-- start ENTRIES --

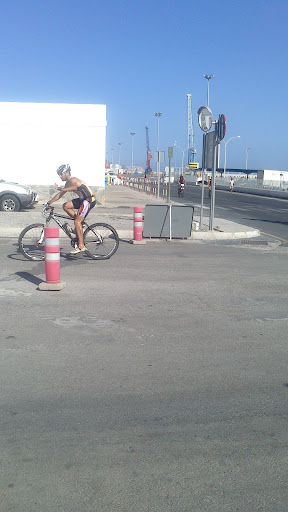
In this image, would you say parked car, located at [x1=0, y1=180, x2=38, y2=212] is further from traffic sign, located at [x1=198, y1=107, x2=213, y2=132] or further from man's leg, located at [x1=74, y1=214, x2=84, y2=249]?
A: man's leg, located at [x1=74, y1=214, x2=84, y2=249]

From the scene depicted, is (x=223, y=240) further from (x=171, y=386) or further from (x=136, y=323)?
(x=171, y=386)

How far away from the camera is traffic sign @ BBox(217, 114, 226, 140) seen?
14.1 m

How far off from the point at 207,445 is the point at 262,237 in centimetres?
1302

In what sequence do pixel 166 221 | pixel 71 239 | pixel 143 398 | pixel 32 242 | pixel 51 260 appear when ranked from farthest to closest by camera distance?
pixel 166 221, pixel 71 239, pixel 32 242, pixel 51 260, pixel 143 398

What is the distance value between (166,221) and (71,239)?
4696 millimetres

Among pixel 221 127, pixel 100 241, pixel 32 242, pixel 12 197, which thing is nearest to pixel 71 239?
pixel 100 241

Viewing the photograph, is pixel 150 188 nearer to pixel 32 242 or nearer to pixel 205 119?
pixel 205 119

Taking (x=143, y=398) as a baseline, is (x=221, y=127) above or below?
above

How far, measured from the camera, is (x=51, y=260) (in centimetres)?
791

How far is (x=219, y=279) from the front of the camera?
927 cm

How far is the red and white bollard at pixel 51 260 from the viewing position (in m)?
7.92

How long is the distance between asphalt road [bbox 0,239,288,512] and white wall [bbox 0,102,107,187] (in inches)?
720

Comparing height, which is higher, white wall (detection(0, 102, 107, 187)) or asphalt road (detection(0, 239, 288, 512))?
white wall (detection(0, 102, 107, 187))

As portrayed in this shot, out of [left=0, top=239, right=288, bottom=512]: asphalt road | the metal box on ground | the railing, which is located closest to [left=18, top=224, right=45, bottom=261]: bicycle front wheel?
[left=0, top=239, right=288, bottom=512]: asphalt road
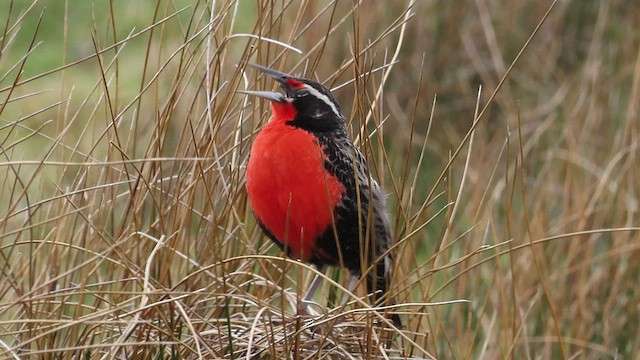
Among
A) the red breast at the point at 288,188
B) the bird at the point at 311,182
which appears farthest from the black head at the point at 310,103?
the red breast at the point at 288,188

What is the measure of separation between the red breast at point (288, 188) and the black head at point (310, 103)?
0.13 meters

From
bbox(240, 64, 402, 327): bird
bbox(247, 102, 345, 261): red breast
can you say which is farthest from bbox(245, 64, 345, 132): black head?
bbox(247, 102, 345, 261): red breast

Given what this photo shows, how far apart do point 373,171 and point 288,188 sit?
1.78 m

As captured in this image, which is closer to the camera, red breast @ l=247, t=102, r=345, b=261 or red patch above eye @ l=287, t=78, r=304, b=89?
red breast @ l=247, t=102, r=345, b=261

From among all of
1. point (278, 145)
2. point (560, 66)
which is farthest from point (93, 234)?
point (560, 66)

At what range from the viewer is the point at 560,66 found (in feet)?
19.7

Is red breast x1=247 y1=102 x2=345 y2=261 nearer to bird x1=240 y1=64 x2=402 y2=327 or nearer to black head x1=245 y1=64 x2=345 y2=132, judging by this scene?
bird x1=240 y1=64 x2=402 y2=327

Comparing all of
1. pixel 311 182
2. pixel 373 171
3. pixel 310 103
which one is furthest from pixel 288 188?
pixel 373 171

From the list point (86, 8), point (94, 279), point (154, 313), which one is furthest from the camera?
point (86, 8)

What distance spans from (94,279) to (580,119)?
286cm

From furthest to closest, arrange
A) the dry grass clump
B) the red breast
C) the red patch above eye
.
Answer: the red patch above eye → the red breast → the dry grass clump

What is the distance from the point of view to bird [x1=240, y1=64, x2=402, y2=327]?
279 centimetres

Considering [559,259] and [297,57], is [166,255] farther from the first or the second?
[297,57]

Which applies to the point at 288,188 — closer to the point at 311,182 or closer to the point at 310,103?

-- end ENTRIES --

*TASK DIRECTIONS*:
Write out all of the material above again, swapping "traffic sign" for "road sign" everywhere it appears and changing nothing else. Leave out the pictures.

*RESULT*:
In this image, would you say parked car, located at [x1=0, y1=180, x2=38, y2=212] is further from road sign, located at [x1=198, y1=107, x2=213, y2=132] or further from man's leg, located at [x1=74, y1=214, x2=84, y2=249]?
A: man's leg, located at [x1=74, y1=214, x2=84, y2=249]

From the scene depicted, is (x=223, y=240) further from (x=171, y=386) or further from (x=136, y=323)?
(x=171, y=386)

How far away from the camera is road sign @ BBox(217, 114, 226, 140) seen?
14.1 m

How far off from the point at 207,445 is the point at 262,237 in centimetres?
1302

In what sequence do pixel 166 221 | pixel 71 239 | pixel 143 398 | pixel 32 242 | pixel 51 260 appear when ranked from farthest to closest by camera distance?
pixel 166 221, pixel 71 239, pixel 32 242, pixel 51 260, pixel 143 398

What is the distance value between (166,221) and (71,239)?
4696 millimetres

Among pixel 221 127, pixel 100 241, pixel 32 242, pixel 12 197, which thing is nearest to pixel 71 239?
pixel 100 241

Viewing the photograph, is pixel 150 188 nearer to pixel 32 242 or nearer to pixel 205 119?
pixel 205 119

Taking (x=143, y=398) as a baseline, is (x=221, y=127) above or below?
above

How far, measured from the camera, is (x=51, y=260) (in centimetres)?
791

How far is (x=219, y=279) from the front of the camera?
927 cm

How far is the red and white bollard at pixel 51 260 from the viewing position (in m)?
7.92

How long is the distance between asphalt road [bbox 0,239,288,512] and white wall [bbox 0,102,107,187] (in inches)?
720

Comparing height, which is higher, white wall (detection(0, 102, 107, 187)) or asphalt road (detection(0, 239, 288, 512))?
white wall (detection(0, 102, 107, 187))

As portrayed in this shot, out of [left=0, top=239, right=288, bottom=512]: asphalt road | the metal box on ground | the railing, which is located closest to [left=18, top=224, right=45, bottom=261]: bicycle front wheel?
[left=0, top=239, right=288, bottom=512]: asphalt road
Among
A) the red breast at the point at 288,188
B) the bird at the point at 311,182
which appears farthest from the black head at the point at 310,103?
the red breast at the point at 288,188

What is the measure of separation between the red breast at point (288, 188) and the black head at point (310, 103)?
0.13 meters

From
bbox(240, 64, 402, 327): bird
bbox(247, 102, 345, 261): red breast
can you say which is farthest from bbox(245, 64, 345, 132): black head?
bbox(247, 102, 345, 261): red breast

Given what this photo shows, how far apart do point 373,171 and point 288,188 sit?
1.78 m

As captured in this image, which is closer to the camera, red breast @ l=247, t=102, r=345, b=261 or red patch above eye @ l=287, t=78, r=304, b=89?
red breast @ l=247, t=102, r=345, b=261

From among all of
1. point (278, 145)
2. point (560, 66)
which is farthest from point (93, 234)?
point (560, 66)

At what range from the viewer is the point at 560,66 found (in feet)?
19.7

Is red breast x1=247 y1=102 x2=345 y2=261 nearer to bird x1=240 y1=64 x2=402 y2=327 or nearer to black head x1=245 y1=64 x2=345 y2=132, judging by this scene?
bird x1=240 y1=64 x2=402 y2=327

Comparing all of
1. pixel 311 182
2. pixel 373 171
3. pixel 310 103
which one is furthest from pixel 288 188?
pixel 373 171

From the list point (86, 8), point (94, 279), point (154, 313), which one is furthest from the camera?
point (86, 8)

What distance spans from (94,279) to (580,119)?
286cm

From furthest to closest, arrange
A) the dry grass clump
B) the red breast
C) the red patch above eye
.
Answer: the red patch above eye → the red breast → the dry grass clump

What is the distance from the point of view to bird [x1=240, y1=64, x2=402, y2=327]?
279 centimetres

Considering [559,259] and [297,57], is [166,255] farther from the first or the second?
[297,57]

Which applies to the point at 288,188 — closer to the point at 311,182 or closer to the point at 310,103?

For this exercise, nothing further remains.